Le système de justice ougandais repose sur un modèle hybride : un système formel, fondé sur l’État, et un système informel ancré dans les structures culturelles et religieuses. Tandis que les tribunaux formels tranchent les litiges civils et pénaux, de nombreux·ses Ougandai·se·s — en particulier les femmes — se heurtent à des obstacles considérables pour y accéder. Les difficultés économiques, l’éloignement géographique et une faible connaissance du droit poussent la population à recourir aux mécanismes informels présents dans les communautés. Or, ces derniers ne sont pas exempts de faiblesses : les biais patriarcaux et les dynamiques de pouvoir inégales limitent souvent la capacité des femmes à faire valoir leurs droits.

Sur le plan politique, les avancées demeurent inégales. Plusieurs réformes législatives essentielles, telles que la loi sur la protection des témoins, la loi sur l’aide juridique nationale et la loi sur le mariage et le divorce, sont encore en attente. Bien que l’Ouganda ait adopté sa Politique de justice transitionnelle en 2019, son plan de mise en œuvre reste incertain. Parallèlement, l’activisme judiciaire a conduit à des décisions marquantes concernant le divorce, l’adultère pénal, la succession, les mutilations génitales féminines et le remboursement de la dot, supprimant des dispositions discriminatoires.

Le gouvernement a également progressé dans l’intégration de l’égalité de genre. Le Ministère du Genre, du Travail et du Développement Social (MGLSD) coordonne les efforts en matière d’égalité entre les sexes à l’échelle nationale, soutenu par la Politique nationale de genre et divers cadres de prévention et de réponse aux violences basées sur le genre (VBG). Pourtant, des écarts subsistent entre engagements juridiques et réalité : les politiques et lois n’ont pas encore permis une protection cohérente et un accès effectif à la justice pour les femmes et les filles.

C’est dans ce contexte qu’Avocats Sans Frontières (ASF), en partenariat avec Penal Reform International (PRI), le Réseau des Femmes Ougandaises (UWONET) et Barefoot Law (BFL), a mis en œuvre le projet From Access to Equality (FATE) (2021–2025). Financé par l’Ambassade du Royaume des Pays-Bas, ce programme de quatre ans visait à renforcer l’autonomisation des femmes et des filles afin qu’elles puissent accéder à la justice dans un environnement qui réponde à leurs besoins.

Le projet a adopté une double approche : permettre aux femmes de revendiquer leurs droits, tout en incitant les décideurs à les rendre effectifs.

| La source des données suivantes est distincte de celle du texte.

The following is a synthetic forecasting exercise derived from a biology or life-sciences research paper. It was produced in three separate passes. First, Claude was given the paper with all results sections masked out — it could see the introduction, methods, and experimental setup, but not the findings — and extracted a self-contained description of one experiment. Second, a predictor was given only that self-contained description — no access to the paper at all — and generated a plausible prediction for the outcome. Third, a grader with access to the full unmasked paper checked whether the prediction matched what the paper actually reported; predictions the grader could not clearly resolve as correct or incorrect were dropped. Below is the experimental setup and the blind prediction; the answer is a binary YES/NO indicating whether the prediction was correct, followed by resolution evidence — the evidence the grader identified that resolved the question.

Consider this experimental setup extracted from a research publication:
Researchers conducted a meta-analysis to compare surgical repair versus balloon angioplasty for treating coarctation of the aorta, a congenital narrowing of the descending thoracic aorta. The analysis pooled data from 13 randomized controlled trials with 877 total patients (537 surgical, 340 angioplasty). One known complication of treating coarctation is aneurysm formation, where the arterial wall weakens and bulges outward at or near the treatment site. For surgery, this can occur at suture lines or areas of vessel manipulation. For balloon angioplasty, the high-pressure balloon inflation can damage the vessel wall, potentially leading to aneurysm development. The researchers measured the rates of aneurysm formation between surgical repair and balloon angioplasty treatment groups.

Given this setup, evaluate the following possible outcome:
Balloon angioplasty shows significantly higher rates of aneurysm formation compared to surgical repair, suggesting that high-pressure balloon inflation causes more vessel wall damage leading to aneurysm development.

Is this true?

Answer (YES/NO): YES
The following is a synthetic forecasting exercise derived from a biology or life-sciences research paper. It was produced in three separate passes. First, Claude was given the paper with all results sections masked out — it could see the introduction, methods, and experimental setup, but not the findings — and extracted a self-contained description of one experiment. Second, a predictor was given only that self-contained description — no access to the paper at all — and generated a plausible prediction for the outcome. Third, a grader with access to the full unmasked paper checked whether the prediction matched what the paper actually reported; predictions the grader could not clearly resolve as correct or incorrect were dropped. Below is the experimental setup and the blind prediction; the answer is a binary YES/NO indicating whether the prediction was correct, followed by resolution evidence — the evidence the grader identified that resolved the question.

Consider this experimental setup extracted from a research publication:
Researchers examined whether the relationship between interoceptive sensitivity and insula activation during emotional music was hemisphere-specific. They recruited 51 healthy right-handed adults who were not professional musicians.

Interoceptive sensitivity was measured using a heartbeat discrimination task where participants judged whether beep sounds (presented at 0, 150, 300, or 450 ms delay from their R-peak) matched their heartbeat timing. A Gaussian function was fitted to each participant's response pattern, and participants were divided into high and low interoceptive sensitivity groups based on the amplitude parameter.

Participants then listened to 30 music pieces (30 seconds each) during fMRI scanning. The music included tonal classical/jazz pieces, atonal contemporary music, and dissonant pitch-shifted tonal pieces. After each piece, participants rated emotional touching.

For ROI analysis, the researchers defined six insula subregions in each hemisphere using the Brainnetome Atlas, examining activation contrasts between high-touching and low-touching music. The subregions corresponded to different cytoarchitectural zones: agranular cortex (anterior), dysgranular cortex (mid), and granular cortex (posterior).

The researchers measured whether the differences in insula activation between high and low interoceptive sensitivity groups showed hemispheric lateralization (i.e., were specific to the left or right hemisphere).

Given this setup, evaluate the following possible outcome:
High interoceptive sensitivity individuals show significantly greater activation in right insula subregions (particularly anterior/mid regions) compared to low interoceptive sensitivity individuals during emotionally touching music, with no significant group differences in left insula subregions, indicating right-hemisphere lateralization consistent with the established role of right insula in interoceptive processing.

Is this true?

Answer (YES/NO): NO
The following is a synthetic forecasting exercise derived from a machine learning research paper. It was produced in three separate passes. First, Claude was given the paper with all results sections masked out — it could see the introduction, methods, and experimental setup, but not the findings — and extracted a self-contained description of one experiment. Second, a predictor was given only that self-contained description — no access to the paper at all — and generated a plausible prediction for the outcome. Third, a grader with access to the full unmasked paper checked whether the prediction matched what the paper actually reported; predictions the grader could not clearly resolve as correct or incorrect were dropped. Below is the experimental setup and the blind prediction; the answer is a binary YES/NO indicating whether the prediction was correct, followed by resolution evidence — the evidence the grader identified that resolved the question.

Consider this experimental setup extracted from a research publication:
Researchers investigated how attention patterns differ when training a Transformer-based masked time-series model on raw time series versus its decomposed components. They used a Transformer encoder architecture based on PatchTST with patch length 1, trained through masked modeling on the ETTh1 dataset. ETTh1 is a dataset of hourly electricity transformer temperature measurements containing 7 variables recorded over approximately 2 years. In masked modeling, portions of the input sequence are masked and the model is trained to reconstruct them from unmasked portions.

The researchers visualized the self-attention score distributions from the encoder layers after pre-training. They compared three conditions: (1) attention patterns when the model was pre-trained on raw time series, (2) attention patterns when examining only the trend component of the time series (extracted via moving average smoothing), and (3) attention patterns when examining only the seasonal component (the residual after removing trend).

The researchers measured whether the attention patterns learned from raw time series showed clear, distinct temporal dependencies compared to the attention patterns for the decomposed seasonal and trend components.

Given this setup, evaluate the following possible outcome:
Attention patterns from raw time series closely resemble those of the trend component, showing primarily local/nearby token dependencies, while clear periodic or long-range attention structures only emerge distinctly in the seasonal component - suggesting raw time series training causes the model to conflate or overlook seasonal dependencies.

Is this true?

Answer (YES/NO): NO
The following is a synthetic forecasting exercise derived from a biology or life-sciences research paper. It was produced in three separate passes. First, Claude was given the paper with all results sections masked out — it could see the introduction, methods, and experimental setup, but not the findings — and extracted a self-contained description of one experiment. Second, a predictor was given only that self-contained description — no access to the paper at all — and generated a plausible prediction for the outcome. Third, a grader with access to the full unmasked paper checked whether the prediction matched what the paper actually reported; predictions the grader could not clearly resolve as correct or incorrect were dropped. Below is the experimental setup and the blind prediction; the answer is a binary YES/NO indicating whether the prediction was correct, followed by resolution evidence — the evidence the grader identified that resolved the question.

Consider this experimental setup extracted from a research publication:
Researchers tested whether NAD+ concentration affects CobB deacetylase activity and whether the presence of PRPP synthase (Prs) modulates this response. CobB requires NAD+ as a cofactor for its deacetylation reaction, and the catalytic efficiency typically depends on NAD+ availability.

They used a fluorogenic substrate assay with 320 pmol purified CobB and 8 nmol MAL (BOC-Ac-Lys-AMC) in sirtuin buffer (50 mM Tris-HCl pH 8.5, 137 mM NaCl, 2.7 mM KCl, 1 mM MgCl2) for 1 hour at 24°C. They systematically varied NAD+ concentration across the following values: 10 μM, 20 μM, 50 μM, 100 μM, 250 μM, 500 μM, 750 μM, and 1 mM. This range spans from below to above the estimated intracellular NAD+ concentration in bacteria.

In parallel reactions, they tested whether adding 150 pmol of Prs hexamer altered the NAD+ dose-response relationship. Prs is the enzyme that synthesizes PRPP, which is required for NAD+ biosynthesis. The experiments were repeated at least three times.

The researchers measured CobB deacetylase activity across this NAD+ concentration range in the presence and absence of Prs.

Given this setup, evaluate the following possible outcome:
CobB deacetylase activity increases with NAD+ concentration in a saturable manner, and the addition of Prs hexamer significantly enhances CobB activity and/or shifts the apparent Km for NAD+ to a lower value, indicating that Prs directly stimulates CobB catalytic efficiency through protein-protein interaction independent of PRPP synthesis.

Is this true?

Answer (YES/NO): YES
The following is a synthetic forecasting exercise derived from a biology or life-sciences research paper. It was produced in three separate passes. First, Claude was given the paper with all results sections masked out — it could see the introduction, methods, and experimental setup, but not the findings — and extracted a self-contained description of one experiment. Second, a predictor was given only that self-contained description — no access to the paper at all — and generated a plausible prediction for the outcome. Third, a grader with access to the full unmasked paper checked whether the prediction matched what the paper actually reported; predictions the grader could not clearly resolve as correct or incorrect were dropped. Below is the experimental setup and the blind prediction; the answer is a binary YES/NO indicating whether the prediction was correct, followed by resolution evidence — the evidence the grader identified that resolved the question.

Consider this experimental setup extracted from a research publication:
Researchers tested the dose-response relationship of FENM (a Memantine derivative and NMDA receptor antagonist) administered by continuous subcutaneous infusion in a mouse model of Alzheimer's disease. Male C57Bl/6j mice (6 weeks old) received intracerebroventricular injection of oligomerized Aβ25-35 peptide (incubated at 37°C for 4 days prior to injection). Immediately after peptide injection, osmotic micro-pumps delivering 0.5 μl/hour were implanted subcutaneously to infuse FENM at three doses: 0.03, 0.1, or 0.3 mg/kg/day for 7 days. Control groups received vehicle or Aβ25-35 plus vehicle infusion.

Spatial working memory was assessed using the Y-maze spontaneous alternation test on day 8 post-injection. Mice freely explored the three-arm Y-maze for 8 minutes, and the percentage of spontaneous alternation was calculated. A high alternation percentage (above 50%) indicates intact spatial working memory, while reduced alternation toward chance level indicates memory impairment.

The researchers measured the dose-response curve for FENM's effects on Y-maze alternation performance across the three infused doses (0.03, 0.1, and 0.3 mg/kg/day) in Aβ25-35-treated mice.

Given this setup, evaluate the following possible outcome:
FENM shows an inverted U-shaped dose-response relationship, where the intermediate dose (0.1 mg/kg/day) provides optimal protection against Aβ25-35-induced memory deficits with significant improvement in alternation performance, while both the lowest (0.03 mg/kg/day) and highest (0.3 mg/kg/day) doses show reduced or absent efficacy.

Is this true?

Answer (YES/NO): NO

Mis en œuvre dans le nord (pays acholi), l’est (Busoga et Karamoja) et l’ouest (Bunyoro) de l’Ouganda, FATE a directement contribué aux Objectifs de développement durable (ODD) 5 (égalité de genre), 10 (réduction des inégalités) et 16 (institutions inclusives et accès à la justice).

À travers des interventions variées, FATE a agi à la fois sur les obstacles immédiats et structurels. Des femmes ont bénéficié de mini-subventions et de kits de démarrage pour renforcer leur autonomie économique et juridique ; des survivantes de violences basées sur le genre ont eu accès à des refuges, une aide juridique et un soutien psychosocial. ASF et ses partenaires ont aussi renforcé l’utilisation d’outils numériques pour connecter les femmes aux informations juridiques et aux services d’avocats, et ont apporté un soutien psychiatrique aux femmes détenues. En décembre 2024, le projet avait atteint 89 % de ses objectifs de mise en œuvre.

Pour marquer l’aboutissement de ce travail, ASF et ses partenaires organisent une Conférence nationale sur l’accès des femmes à la justice à Kampala, sous le thème : « Renforcer les écosystèmes qui soutiennent l’autonomisation juridique des femmes dans un environnement qui répond à leurs besoins ». L’événement d’une journée réunira des acteurs étatiques et non étatiques, des médiateurs communautaires et des partenaires de développement pour réfléchir aux acquis, aux leçons tirées et aux stratégies de durabilité.

En favorisant le dialogue entre institutions, communautés et société civile, la conférence vise non seulement à célébrer quatre années de progrès, mais aussi à tracer la voie à suivre. Le défi reste clair : combler le fossé entre les lois et les réalités vécues afin que toutes les femmes et filles en Ouganda puissent jouir pleinement de leurs droits et accéder à la justice dans la dignité.